The massive jumps in both peak and actual usable GPU compute FP performance, especially across multiple GPUs, show that both the GPU and OpenCL have matured sufficiently to make graphics compute offload a more viable proposition down to the mainstream.
Being among the first to get a hold of the new GPU – and multiples of them at that, in this case AMD Radeon HD7970 'Tahiti' has its advantages, one of them running a lot of tests for the first time for the public to see. In our case, benchmonkey Lennard ran quite a few such benchmark tests on one, two, three and, of course, four cards in parallel. You'd have noticed that the results from the compute tests scaled just as well, if not even better, than the 3-D graphics ones, which on their own did a wonderful scaling job as well – notice even the 3Dmark and Heaven test scaling gains between one and four cards!
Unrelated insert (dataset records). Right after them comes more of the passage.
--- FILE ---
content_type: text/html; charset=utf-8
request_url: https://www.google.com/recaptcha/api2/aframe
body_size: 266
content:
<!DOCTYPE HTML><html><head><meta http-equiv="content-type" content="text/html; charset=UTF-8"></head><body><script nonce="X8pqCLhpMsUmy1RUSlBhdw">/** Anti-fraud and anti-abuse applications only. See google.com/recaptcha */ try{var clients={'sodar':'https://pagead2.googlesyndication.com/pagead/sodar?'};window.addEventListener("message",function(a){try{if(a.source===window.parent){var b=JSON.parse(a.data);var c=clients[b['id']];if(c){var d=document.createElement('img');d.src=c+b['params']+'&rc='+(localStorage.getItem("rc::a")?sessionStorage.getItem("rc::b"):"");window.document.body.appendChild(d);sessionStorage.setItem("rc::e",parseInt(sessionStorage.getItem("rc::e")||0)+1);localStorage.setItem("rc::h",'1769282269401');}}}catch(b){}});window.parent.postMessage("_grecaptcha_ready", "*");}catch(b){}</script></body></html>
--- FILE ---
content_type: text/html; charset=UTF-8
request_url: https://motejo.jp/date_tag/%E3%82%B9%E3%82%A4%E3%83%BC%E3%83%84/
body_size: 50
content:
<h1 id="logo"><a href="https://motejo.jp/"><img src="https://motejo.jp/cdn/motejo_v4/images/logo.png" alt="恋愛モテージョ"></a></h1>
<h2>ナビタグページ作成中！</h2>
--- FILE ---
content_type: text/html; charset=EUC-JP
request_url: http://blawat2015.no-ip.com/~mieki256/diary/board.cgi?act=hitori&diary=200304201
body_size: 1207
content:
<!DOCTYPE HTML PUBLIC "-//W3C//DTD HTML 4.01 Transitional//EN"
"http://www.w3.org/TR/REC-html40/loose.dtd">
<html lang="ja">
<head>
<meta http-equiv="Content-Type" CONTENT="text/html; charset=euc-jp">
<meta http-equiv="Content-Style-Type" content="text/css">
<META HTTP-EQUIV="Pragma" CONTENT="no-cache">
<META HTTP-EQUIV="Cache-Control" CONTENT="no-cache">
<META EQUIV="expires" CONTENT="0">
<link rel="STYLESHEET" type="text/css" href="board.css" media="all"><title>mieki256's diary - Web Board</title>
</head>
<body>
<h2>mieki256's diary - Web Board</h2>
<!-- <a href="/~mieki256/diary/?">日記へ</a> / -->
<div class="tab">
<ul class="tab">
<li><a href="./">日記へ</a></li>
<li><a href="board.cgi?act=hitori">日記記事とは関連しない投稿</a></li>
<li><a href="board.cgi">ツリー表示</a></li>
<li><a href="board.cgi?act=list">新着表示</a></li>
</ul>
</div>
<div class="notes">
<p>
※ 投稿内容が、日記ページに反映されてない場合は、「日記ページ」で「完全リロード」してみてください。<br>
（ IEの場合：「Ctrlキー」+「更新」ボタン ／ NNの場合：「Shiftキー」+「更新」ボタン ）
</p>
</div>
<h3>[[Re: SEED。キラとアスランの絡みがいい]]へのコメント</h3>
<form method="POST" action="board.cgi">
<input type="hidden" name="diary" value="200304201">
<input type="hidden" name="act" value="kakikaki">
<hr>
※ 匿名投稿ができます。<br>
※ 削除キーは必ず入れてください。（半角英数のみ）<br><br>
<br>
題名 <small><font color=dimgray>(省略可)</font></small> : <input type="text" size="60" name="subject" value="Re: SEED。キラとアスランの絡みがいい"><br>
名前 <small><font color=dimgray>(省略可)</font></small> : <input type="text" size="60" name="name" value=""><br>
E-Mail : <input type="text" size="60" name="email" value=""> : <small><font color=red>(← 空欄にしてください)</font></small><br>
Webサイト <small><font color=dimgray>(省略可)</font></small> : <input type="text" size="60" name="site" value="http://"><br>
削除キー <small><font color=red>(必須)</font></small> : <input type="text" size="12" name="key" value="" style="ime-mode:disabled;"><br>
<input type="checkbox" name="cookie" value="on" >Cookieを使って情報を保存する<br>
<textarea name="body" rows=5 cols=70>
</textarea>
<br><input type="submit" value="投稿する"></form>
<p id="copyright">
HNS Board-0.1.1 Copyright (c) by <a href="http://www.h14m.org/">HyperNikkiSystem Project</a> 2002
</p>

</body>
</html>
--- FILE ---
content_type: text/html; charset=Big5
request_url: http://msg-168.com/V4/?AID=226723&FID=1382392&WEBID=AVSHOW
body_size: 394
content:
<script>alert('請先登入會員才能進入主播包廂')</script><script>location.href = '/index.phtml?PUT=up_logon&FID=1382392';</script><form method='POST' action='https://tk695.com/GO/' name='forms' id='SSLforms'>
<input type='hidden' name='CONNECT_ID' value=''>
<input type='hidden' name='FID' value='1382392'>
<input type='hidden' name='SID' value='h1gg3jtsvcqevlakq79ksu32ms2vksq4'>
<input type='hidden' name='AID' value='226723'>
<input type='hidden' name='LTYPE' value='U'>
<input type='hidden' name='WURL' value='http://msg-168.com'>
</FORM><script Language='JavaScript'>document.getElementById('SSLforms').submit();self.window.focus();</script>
Putting aside the numbers, which you can see on our site and widely across the Net now as well, the impact is interesting. The AMD GCN new GPU architecture, which basically looks a lot like a vector FP processor surrounded by graphics acceleration hardware, did provide for much higher usable vs peak FP rate, especially for double precision FP critical for mainstream PC and HPC applications. On top of it, the OpenCL programming model has now matured well to handle single and multiple tasks with many threads being well balanced and spread across multiple GPUs, which the benchmark performance gains when running on up to four GPUs have shown.
One important thing here is that the GPU compute is not limited by CrossFire – or SLI, on Nvidia – four-GPU barrier. If your application, or multiple tasks, can handle it, and the underlying board has enough PCIe slots to support it, there's nothing to stop you from having, say, eight or more GPUs in a single system, all running GPU compute and/or graphics at the same time. For instance, the upcoming Xeon E5 4600 quad-socket LGA 2011 platform, slated for release mid year, will have a whopping 160 PCIe v3 lanes available direct from the CPUs, enabling 8 or more GPU cards in the system. If each of these is a, say, 1.1 GHz pre overclocked 6 GB RAM HD7970, it would mean a 9 TFLOPs DP FP capability in a single box, yet with 48 GB dedicated RAM on these GPUs for large local dataset processing without having to go to the over an order of magnitude slower PCIe link – keep this in mind, as having to often go to PCIe for slow data movement was one of key limitations in wider GPGPU spread.
In those apps where you can tolerate even higher PCIe latency induced by PCIe bridges present on dual-GPU cards, in return for higher total performance, that same Quad Xeon E5 box could take eight dual-GPU, say 975 MHz pre overclocked AMD HD7990, cards, and have 16 TFLOPs peak DP FP performance in a single box. Whether one can fit 2 x 6 GB RAM on a single dual-GPU card right now, remains to be seen, but it would help keep all those data away from having to shuffle over comparatively slower bridged PCIe.
Why do I mention pre-overclocked here? Well, it seems AMD was really conservative with clocking the new parts, as so many of them run comfortably even at 1.1 GHz without any voltage changes or such. The yields seem to be good, and there's nothing wrong in producing higher-end binned parts, combined with more memory, to breach the 1 TFLOP peak DP FP limit, which for these cards would be at 980 MHz GPU, or let's just round it up to 1 GHz, frequency. The extra performance helps get a few more FPS in gaming, but it means real, monetizable, compute performance in supercomputing, workstation and multimedia use.
Let's see what Nvidia answers in with the GK100 chips in the next few months, then followed by Intel's 'Knights Corner' compute version of the Larrabee project. Either way, with the new 'Tahiti' chips, GPU accelerated computing seems to be more efficient and meaningful.